The Energy Corridors
The narrow sea lanes, pipelines, and terminals that quietly move the world’s energy.
Ledger Report
Energy rarely moves in straight lines.
It follows routes.
Across oceans, through narrow straits, across deserts, and beneath continents. Tankers carry oil between producing regions and the countries that depend on it. Pipelines stretch thousands of miles across land. Liquefied natural gas travels by ship between export terminals and distant ports.
But like trade, energy does not move evenly across the map.
It moves through corridors.
And many of those corridors are incredibly narrow.
The Narrow Passages That Power the World
Take the Strait of Hormuz.
This thin channel between Iran and Oman carries a significant portion of the world’s oil exports every day. Tankers leaving the Persian Gulf must pass through it on their way to Asia, Europe, and beyond.
Or the Suez Canal.
By connecting the Mediterranean to the Red Sea, it allows energy shipments to move between the Middle East and Europe without sailing around the entire African continent.
Further south sits the Bab el-Mandeb Strait, another narrow passage linking the Red Sea to the wider Indian Ocean.
Disruptions in any of these places ripple quickly through global energy markets.
Pipelines Beneath the Surface
Not all energy moves by sea.
Across continents, pipelines quietly move enormous volumes of oil and natural gas.
Russian pipelines run west toward Europe. Central Asian pipelines connect inland fields to distant markets. North America has its own dense network of lines moving energy from producing basins to refineries and export terminals.
Most of this infrastructure remains invisible to the public.
But it forms the backbone of the global energy system.

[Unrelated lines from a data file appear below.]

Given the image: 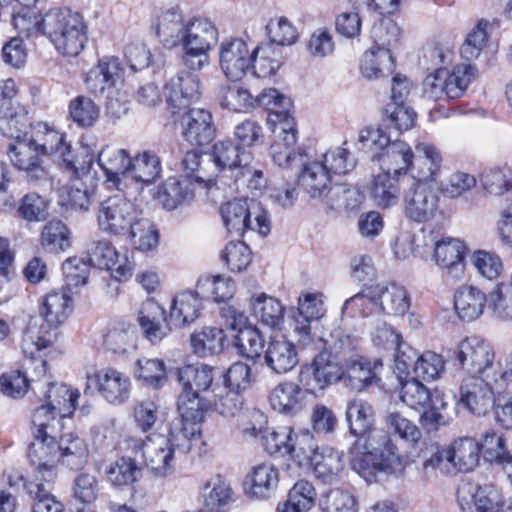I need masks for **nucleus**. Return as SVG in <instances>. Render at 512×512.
<instances>
[{
    "instance_id": "f257e3e1",
    "label": "nucleus",
    "mask_w": 512,
    "mask_h": 512,
    "mask_svg": "<svg viewBox=\"0 0 512 512\" xmlns=\"http://www.w3.org/2000/svg\"><path fill=\"white\" fill-rule=\"evenodd\" d=\"M200 426H195L179 420V425L174 424L167 436L152 435L146 440L129 439V446L141 457L150 472L156 477H166L175 470L177 454H186L194 440L200 436Z\"/></svg>"
},
{
    "instance_id": "f03ea898",
    "label": "nucleus",
    "mask_w": 512,
    "mask_h": 512,
    "mask_svg": "<svg viewBox=\"0 0 512 512\" xmlns=\"http://www.w3.org/2000/svg\"><path fill=\"white\" fill-rule=\"evenodd\" d=\"M215 368L206 364H187L175 370V377L181 387L177 398V410L182 422L200 426L208 404L201 396L215 393L219 385L214 383Z\"/></svg>"
},
{
    "instance_id": "7ed1b4c3",
    "label": "nucleus",
    "mask_w": 512,
    "mask_h": 512,
    "mask_svg": "<svg viewBox=\"0 0 512 512\" xmlns=\"http://www.w3.org/2000/svg\"><path fill=\"white\" fill-rule=\"evenodd\" d=\"M72 308L71 290L62 287L60 290L49 292L43 299L40 314L50 329L41 326L36 330L29 325L22 341L24 353L30 354L31 357H34L35 353L46 356L45 351L52 348L57 340V328L67 320Z\"/></svg>"
},
{
    "instance_id": "20e7f679",
    "label": "nucleus",
    "mask_w": 512,
    "mask_h": 512,
    "mask_svg": "<svg viewBox=\"0 0 512 512\" xmlns=\"http://www.w3.org/2000/svg\"><path fill=\"white\" fill-rule=\"evenodd\" d=\"M210 156L220 173V180L225 184L226 179H229L237 189L240 186H247L250 189H260L264 186L263 172L252 165V153L233 140L217 141Z\"/></svg>"
},
{
    "instance_id": "39448f33",
    "label": "nucleus",
    "mask_w": 512,
    "mask_h": 512,
    "mask_svg": "<svg viewBox=\"0 0 512 512\" xmlns=\"http://www.w3.org/2000/svg\"><path fill=\"white\" fill-rule=\"evenodd\" d=\"M42 35L65 56H77L87 42V26L82 15L69 8H51L43 15Z\"/></svg>"
},
{
    "instance_id": "423d86ee",
    "label": "nucleus",
    "mask_w": 512,
    "mask_h": 512,
    "mask_svg": "<svg viewBox=\"0 0 512 512\" xmlns=\"http://www.w3.org/2000/svg\"><path fill=\"white\" fill-rule=\"evenodd\" d=\"M219 213L231 235L242 237L246 230L265 236L270 232V219L262 204L254 199L234 198L221 204Z\"/></svg>"
},
{
    "instance_id": "0eeeda50",
    "label": "nucleus",
    "mask_w": 512,
    "mask_h": 512,
    "mask_svg": "<svg viewBox=\"0 0 512 512\" xmlns=\"http://www.w3.org/2000/svg\"><path fill=\"white\" fill-rule=\"evenodd\" d=\"M142 214L131 200L122 194H115L98 204L96 219L102 232L127 238Z\"/></svg>"
},
{
    "instance_id": "6e6552de",
    "label": "nucleus",
    "mask_w": 512,
    "mask_h": 512,
    "mask_svg": "<svg viewBox=\"0 0 512 512\" xmlns=\"http://www.w3.org/2000/svg\"><path fill=\"white\" fill-rule=\"evenodd\" d=\"M454 357L468 375L499 380L495 351L488 341L467 337L458 344Z\"/></svg>"
},
{
    "instance_id": "1a4fd4ad",
    "label": "nucleus",
    "mask_w": 512,
    "mask_h": 512,
    "mask_svg": "<svg viewBox=\"0 0 512 512\" xmlns=\"http://www.w3.org/2000/svg\"><path fill=\"white\" fill-rule=\"evenodd\" d=\"M33 441L28 446L27 456L31 466L28 477L20 475L19 479L54 482L56 478V466L60 462L58 455L59 435H38L32 434Z\"/></svg>"
},
{
    "instance_id": "9d476101",
    "label": "nucleus",
    "mask_w": 512,
    "mask_h": 512,
    "mask_svg": "<svg viewBox=\"0 0 512 512\" xmlns=\"http://www.w3.org/2000/svg\"><path fill=\"white\" fill-rule=\"evenodd\" d=\"M88 261L93 267L110 271L119 281H127L133 274L135 264L127 254L120 255L108 239L93 240L87 246Z\"/></svg>"
},
{
    "instance_id": "9b49d317",
    "label": "nucleus",
    "mask_w": 512,
    "mask_h": 512,
    "mask_svg": "<svg viewBox=\"0 0 512 512\" xmlns=\"http://www.w3.org/2000/svg\"><path fill=\"white\" fill-rule=\"evenodd\" d=\"M498 381L476 375H467L463 378L459 388V402L474 415H486L496 398L493 384Z\"/></svg>"
},
{
    "instance_id": "f8f14e48",
    "label": "nucleus",
    "mask_w": 512,
    "mask_h": 512,
    "mask_svg": "<svg viewBox=\"0 0 512 512\" xmlns=\"http://www.w3.org/2000/svg\"><path fill=\"white\" fill-rule=\"evenodd\" d=\"M41 155L57 157L67 170L76 172L74 155L71 146L64 140V135L47 123L39 122L31 127L29 136Z\"/></svg>"
},
{
    "instance_id": "ddd939ff",
    "label": "nucleus",
    "mask_w": 512,
    "mask_h": 512,
    "mask_svg": "<svg viewBox=\"0 0 512 512\" xmlns=\"http://www.w3.org/2000/svg\"><path fill=\"white\" fill-rule=\"evenodd\" d=\"M416 156L409 168L410 174L402 177V183L413 185H430L437 180L442 166L439 149L430 143H419L415 147Z\"/></svg>"
},
{
    "instance_id": "4468645a",
    "label": "nucleus",
    "mask_w": 512,
    "mask_h": 512,
    "mask_svg": "<svg viewBox=\"0 0 512 512\" xmlns=\"http://www.w3.org/2000/svg\"><path fill=\"white\" fill-rule=\"evenodd\" d=\"M219 64L229 80H241L251 66V52L247 43L241 38L224 39L219 46Z\"/></svg>"
},
{
    "instance_id": "2eb2a0df",
    "label": "nucleus",
    "mask_w": 512,
    "mask_h": 512,
    "mask_svg": "<svg viewBox=\"0 0 512 512\" xmlns=\"http://www.w3.org/2000/svg\"><path fill=\"white\" fill-rule=\"evenodd\" d=\"M403 201L406 216L415 222L432 219L438 209V196L431 185L406 184Z\"/></svg>"
},
{
    "instance_id": "dca6fc26",
    "label": "nucleus",
    "mask_w": 512,
    "mask_h": 512,
    "mask_svg": "<svg viewBox=\"0 0 512 512\" xmlns=\"http://www.w3.org/2000/svg\"><path fill=\"white\" fill-rule=\"evenodd\" d=\"M95 385L100 395L109 403L121 405L130 397L131 382L127 375L105 368L87 377V388Z\"/></svg>"
},
{
    "instance_id": "f3484780",
    "label": "nucleus",
    "mask_w": 512,
    "mask_h": 512,
    "mask_svg": "<svg viewBox=\"0 0 512 512\" xmlns=\"http://www.w3.org/2000/svg\"><path fill=\"white\" fill-rule=\"evenodd\" d=\"M7 153L13 166L26 173L28 181L36 183L47 178L41 154L30 137L10 143Z\"/></svg>"
},
{
    "instance_id": "a211bd4d",
    "label": "nucleus",
    "mask_w": 512,
    "mask_h": 512,
    "mask_svg": "<svg viewBox=\"0 0 512 512\" xmlns=\"http://www.w3.org/2000/svg\"><path fill=\"white\" fill-rule=\"evenodd\" d=\"M502 496L496 486L467 484L458 490V502L465 512H499Z\"/></svg>"
},
{
    "instance_id": "6ab92c4d",
    "label": "nucleus",
    "mask_w": 512,
    "mask_h": 512,
    "mask_svg": "<svg viewBox=\"0 0 512 512\" xmlns=\"http://www.w3.org/2000/svg\"><path fill=\"white\" fill-rule=\"evenodd\" d=\"M355 437L356 440L352 446L358 451H366L374 457L385 460V467L400 465L401 461L397 447L386 431L372 427L363 435Z\"/></svg>"
},
{
    "instance_id": "aec40b11",
    "label": "nucleus",
    "mask_w": 512,
    "mask_h": 512,
    "mask_svg": "<svg viewBox=\"0 0 512 512\" xmlns=\"http://www.w3.org/2000/svg\"><path fill=\"white\" fill-rule=\"evenodd\" d=\"M164 93L171 108L186 109L200 98L199 78L191 73H180L166 83Z\"/></svg>"
},
{
    "instance_id": "412c9836",
    "label": "nucleus",
    "mask_w": 512,
    "mask_h": 512,
    "mask_svg": "<svg viewBox=\"0 0 512 512\" xmlns=\"http://www.w3.org/2000/svg\"><path fill=\"white\" fill-rule=\"evenodd\" d=\"M466 252L467 247L462 240L443 237L435 243L434 259L437 265L446 270L448 276L458 280L464 274Z\"/></svg>"
},
{
    "instance_id": "4be33fe9",
    "label": "nucleus",
    "mask_w": 512,
    "mask_h": 512,
    "mask_svg": "<svg viewBox=\"0 0 512 512\" xmlns=\"http://www.w3.org/2000/svg\"><path fill=\"white\" fill-rule=\"evenodd\" d=\"M182 136L194 146L209 144L215 137L212 115L204 109H190L181 118Z\"/></svg>"
},
{
    "instance_id": "5701e85b",
    "label": "nucleus",
    "mask_w": 512,
    "mask_h": 512,
    "mask_svg": "<svg viewBox=\"0 0 512 512\" xmlns=\"http://www.w3.org/2000/svg\"><path fill=\"white\" fill-rule=\"evenodd\" d=\"M278 483V469L270 463H261L246 475L244 490L250 498L267 500L275 494Z\"/></svg>"
},
{
    "instance_id": "b1692460",
    "label": "nucleus",
    "mask_w": 512,
    "mask_h": 512,
    "mask_svg": "<svg viewBox=\"0 0 512 512\" xmlns=\"http://www.w3.org/2000/svg\"><path fill=\"white\" fill-rule=\"evenodd\" d=\"M264 363L275 374H285L299 363L296 345L284 336L270 338L264 351Z\"/></svg>"
},
{
    "instance_id": "393cba45",
    "label": "nucleus",
    "mask_w": 512,
    "mask_h": 512,
    "mask_svg": "<svg viewBox=\"0 0 512 512\" xmlns=\"http://www.w3.org/2000/svg\"><path fill=\"white\" fill-rule=\"evenodd\" d=\"M137 320L143 335L153 344L160 342L171 331L164 308L152 299L142 303Z\"/></svg>"
},
{
    "instance_id": "a878e982",
    "label": "nucleus",
    "mask_w": 512,
    "mask_h": 512,
    "mask_svg": "<svg viewBox=\"0 0 512 512\" xmlns=\"http://www.w3.org/2000/svg\"><path fill=\"white\" fill-rule=\"evenodd\" d=\"M305 391L292 381H283L276 385L269 395L271 407L283 415L294 416L307 404Z\"/></svg>"
},
{
    "instance_id": "bb28decb",
    "label": "nucleus",
    "mask_w": 512,
    "mask_h": 512,
    "mask_svg": "<svg viewBox=\"0 0 512 512\" xmlns=\"http://www.w3.org/2000/svg\"><path fill=\"white\" fill-rule=\"evenodd\" d=\"M372 159L380 163L384 173H389L402 180V177L408 174L414 153L407 143L397 140L391 141L382 152L373 155Z\"/></svg>"
},
{
    "instance_id": "cd10ccee",
    "label": "nucleus",
    "mask_w": 512,
    "mask_h": 512,
    "mask_svg": "<svg viewBox=\"0 0 512 512\" xmlns=\"http://www.w3.org/2000/svg\"><path fill=\"white\" fill-rule=\"evenodd\" d=\"M97 162L110 187H118L121 177L129 175L131 156L125 149L106 145L99 151Z\"/></svg>"
},
{
    "instance_id": "c85d7f7f",
    "label": "nucleus",
    "mask_w": 512,
    "mask_h": 512,
    "mask_svg": "<svg viewBox=\"0 0 512 512\" xmlns=\"http://www.w3.org/2000/svg\"><path fill=\"white\" fill-rule=\"evenodd\" d=\"M195 196V184L190 177H169L158 189L157 199L163 208L172 211L190 203Z\"/></svg>"
},
{
    "instance_id": "c756f323",
    "label": "nucleus",
    "mask_w": 512,
    "mask_h": 512,
    "mask_svg": "<svg viewBox=\"0 0 512 512\" xmlns=\"http://www.w3.org/2000/svg\"><path fill=\"white\" fill-rule=\"evenodd\" d=\"M298 184L312 198L324 197L331 188V175L325 164L320 161L305 162L300 164Z\"/></svg>"
},
{
    "instance_id": "7c9ffc66",
    "label": "nucleus",
    "mask_w": 512,
    "mask_h": 512,
    "mask_svg": "<svg viewBox=\"0 0 512 512\" xmlns=\"http://www.w3.org/2000/svg\"><path fill=\"white\" fill-rule=\"evenodd\" d=\"M187 27L188 19L180 10L172 8L159 15L156 34L165 48L172 49L181 45Z\"/></svg>"
},
{
    "instance_id": "2f4dec72",
    "label": "nucleus",
    "mask_w": 512,
    "mask_h": 512,
    "mask_svg": "<svg viewBox=\"0 0 512 512\" xmlns=\"http://www.w3.org/2000/svg\"><path fill=\"white\" fill-rule=\"evenodd\" d=\"M378 311L386 315L404 316L411 306V298L402 285L376 284Z\"/></svg>"
},
{
    "instance_id": "473e14b6",
    "label": "nucleus",
    "mask_w": 512,
    "mask_h": 512,
    "mask_svg": "<svg viewBox=\"0 0 512 512\" xmlns=\"http://www.w3.org/2000/svg\"><path fill=\"white\" fill-rule=\"evenodd\" d=\"M447 457L453 472H470L479 464L480 443L471 437L459 438L447 448Z\"/></svg>"
},
{
    "instance_id": "72a5a7b5",
    "label": "nucleus",
    "mask_w": 512,
    "mask_h": 512,
    "mask_svg": "<svg viewBox=\"0 0 512 512\" xmlns=\"http://www.w3.org/2000/svg\"><path fill=\"white\" fill-rule=\"evenodd\" d=\"M200 291H183L177 294L170 309V323L182 327L194 322L202 309Z\"/></svg>"
},
{
    "instance_id": "f704fd0d",
    "label": "nucleus",
    "mask_w": 512,
    "mask_h": 512,
    "mask_svg": "<svg viewBox=\"0 0 512 512\" xmlns=\"http://www.w3.org/2000/svg\"><path fill=\"white\" fill-rule=\"evenodd\" d=\"M378 366H382L380 359H376L373 366L369 360L361 356L350 359L344 365L346 369L343 375L345 385L356 392L365 390L376 380V369Z\"/></svg>"
},
{
    "instance_id": "c9c22d12",
    "label": "nucleus",
    "mask_w": 512,
    "mask_h": 512,
    "mask_svg": "<svg viewBox=\"0 0 512 512\" xmlns=\"http://www.w3.org/2000/svg\"><path fill=\"white\" fill-rule=\"evenodd\" d=\"M489 296L474 286H461L454 295V306L458 316L464 321L477 319L484 311Z\"/></svg>"
},
{
    "instance_id": "e433bc0d",
    "label": "nucleus",
    "mask_w": 512,
    "mask_h": 512,
    "mask_svg": "<svg viewBox=\"0 0 512 512\" xmlns=\"http://www.w3.org/2000/svg\"><path fill=\"white\" fill-rule=\"evenodd\" d=\"M395 69V59L388 48L373 46L366 51L361 59L360 70L368 79H376L391 75Z\"/></svg>"
},
{
    "instance_id": "4c0bfd02",
    "label": "nucleus",
    "mask_w": 512,
    "mask_h": 512,
    "mask_svg": "<svg viewBox=\"0 0 512 512\" xmlns=\"http://www.w3.org/2000/svg\"><path fill=\"white\" fill-rule=\"evenodd\" d=\"M284 57L282 50L269 43L258 45L251 52L252 73L257 78H269L282 66Z\"/></svg>"
},
{
    "instance_id": "58836bf2",
    "label": "nucleus",
    "mask_w": 512,
    "mask_h": 512,
    "mask_svg": "<svg viewBox=\"0 0 512 512\" xmlns=\"http://www.w3.org/2000/svg\"><path fill=\"white\" fill-rule=\"evenodd\" d=\"M217 38L218 30L209 19L193 17L188 19V27L181 46L210 51Z\"/></svg>"
},
{
    "instance_id": "ea45409f",
    "label": "nucleus",
    "mask_w": 512,
    "mask_h": 512,
    "mask_svg": "<svg viewBox=\"0 0 512 512\" xmlns=\"http://www.w3.org/2000/svg\"><path fill=\"white\" fill-rule=\"evenodd\" d=\"M58 438L60 462L70 469L82 468L86 464L89 455L85 440L72 432L60 433Z\"/></svg>"
},
{
    "instance_id": "a19ab883",
    "label": "nucleus",
    "mask_w": 512,
    "mask_h": 512,
    "mask_svg": "<svg viewBox=\"0 0 512 512\" xmlns=\"http://www.w3.org/2000/svg\"><path fill=\"white\" fill-rule=\"evenodd\" d=\"M235 501L231 484L221 475L212 477L204 486V505L211 512H226Z\"/></svg>"
},
{
    "instance_id": "79ce46f5",
    "label": "nucleus",
    "mask_w": 512,
    "mask_h": 512,
    "mask_svg": "<svg viewBox=\"0 0 512 512\" xmlns=\"http://www.w3.org/2000/svg\"><path fill=\"white\" fill-rule=\"evenodd\" d=\"M161 159L152 150H145L131 157L129 175L136 182L150 185L161 177Z\"/></svg>"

A System Built on Corridors
From sea lanes to pipelines to LNG shipping routes, the global energy system depends on a surprisingly small number of corridors.
These routes shape prices, influence geopolitics, and determine how quickly energy can move when supply shifts.
Understanding where those corridors are — and how they connect — reveals a great deal about how the modern world actually runs.